Aberrant phenotypes, characterized by the coexpression of non-lineage markers, occur in ALL with varying frequency and have controversial clinical significance (
27). In our study, we observed a relatively higher rate of aberrant myeloid antigen expression in adult B-ALL (43.2%) and T-ALL (50%) compared to previous studies, which reported rates of 38% and 24%, respectively (
27,
28).

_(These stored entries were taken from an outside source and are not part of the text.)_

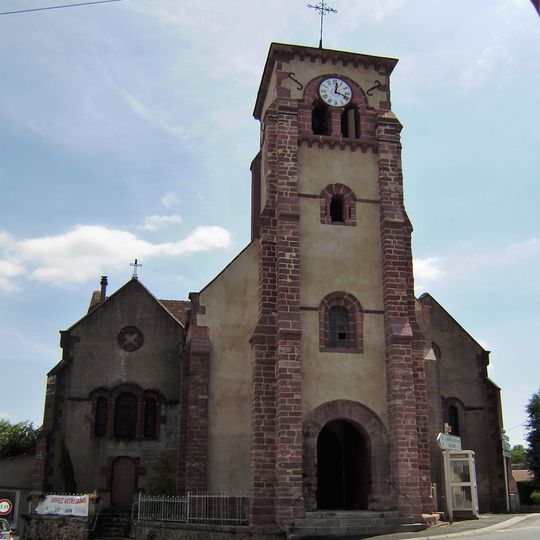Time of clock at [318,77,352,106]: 12:18
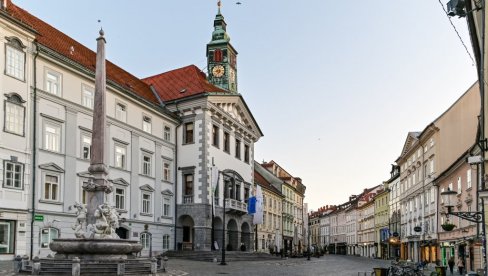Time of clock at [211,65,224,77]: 8:36
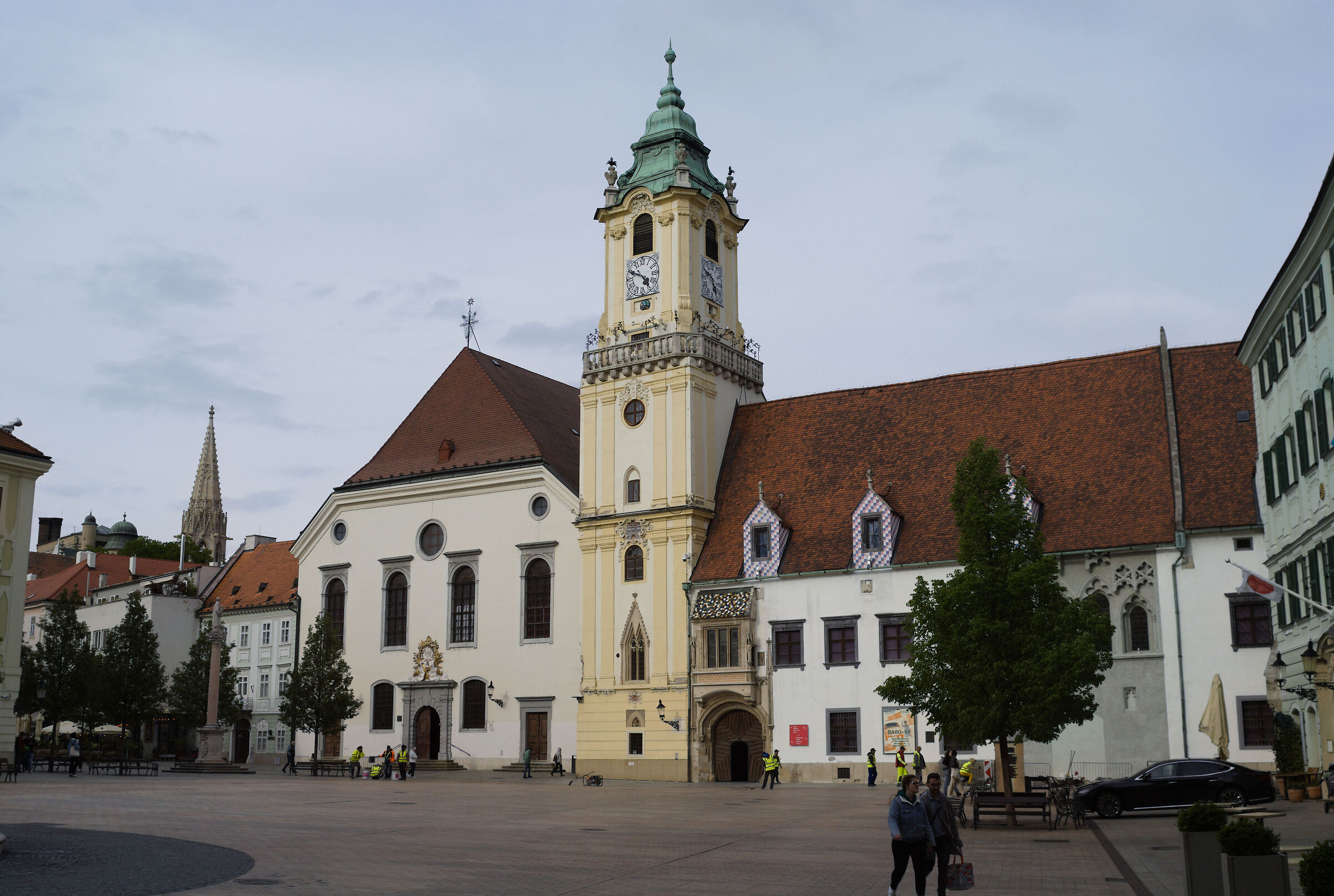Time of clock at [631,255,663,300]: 4:49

While several studies suggest that these aberrant phenotypes have an uncertain impact on patient outcomes (30), the recently defined Early T-cell Precursor ALL (ETP-ALL), which expresses myeloid and/or stem cell markers, has been associated with a poor prognosis (
29). The variability in aberrant phenotype expression could be attributed to technical inconsistencies, including variations in monoclonal antibody binding, as well as the lack of standardized diagnostic criteria, which may lead to the misclassification of mixed phenotypes (
14).
This study has some limitations. The absence of electronic archiving made it difficult to obtain follow-up data for comparing patient outcomes and assessing the significance of phenotypic differences on disease relapse.
5.1. Conclusions
Our results demonstrated an increase in T-cell lineage involvement and aberrant antigen expression in both adult and pediatric ALL. Adults with ALL tend to exhibit higher levels of CD20 and lower levels of CD1a and CD2 compared to children, markers that are associated with poorer prognoses.